- _Text zur Durchsicht_:
____

Laudato si’

Laudato si’

„Gelobt seist du“

Laudato si’ („Gelobt seist du“) ist die zweite Enzyklika von Papst Franziskus. Die auf den 24. Mai 2015 datierte und am 18. Juni 2015 in acht Sprachen veröffentlichte Verlautbarung Über die Sorge für das gemeinsame Haus befasst sich schwerpunktmäßig mit dem Themenbereich Umwelt- und Klimaschutz und setzt zudem Zeichen im Hinblick auf bestehende soziale Ungerechtigkeiten und auf die Erschöpfung der natürlichen Ressourcen.

____

- _Daten_:
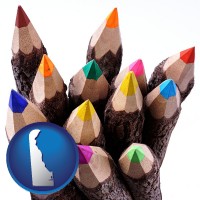 colored pencils - with Delaware icon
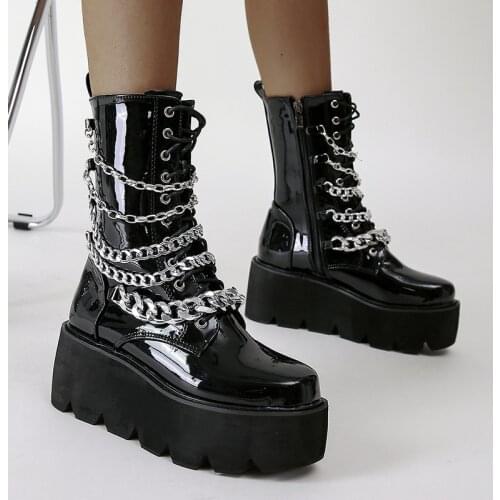 New 2021 Womens Wedges, metal chains, zippers, black high heels, Ankle boots, Size Martins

____

- _Aufgaben_:
[A] Fasse den Text über die Enzyklika Laudato si’ bitte in zwei Sätzen zusammen.
[B] Übersetze aus dem Text über die Enzyklika Laudato si’ den Satz »Laudato si’ („Gelobt seist du“) ist die zweite Enzyklika von Papst Franziskus.« ins Englische.

- _Lösungen_:
[A] Laudato si’ ist die zweite Enzyklika von Papst Franziskus, datiert auf den 24. Mai 2015 und am 18. Juni 2015 in acht Sprachen veröffentlicht. Sie befasst sich vor allem mit Umwelt- und Klimaschutz und setzt außerdem Zeichen im Hinblick auf soziale Ungerechtigkeiten und die Erschöpfung der natürlichen Ressourcen.

[B] Laudato si’ ("Praise be to you") is the second encyclical of Pope Francis.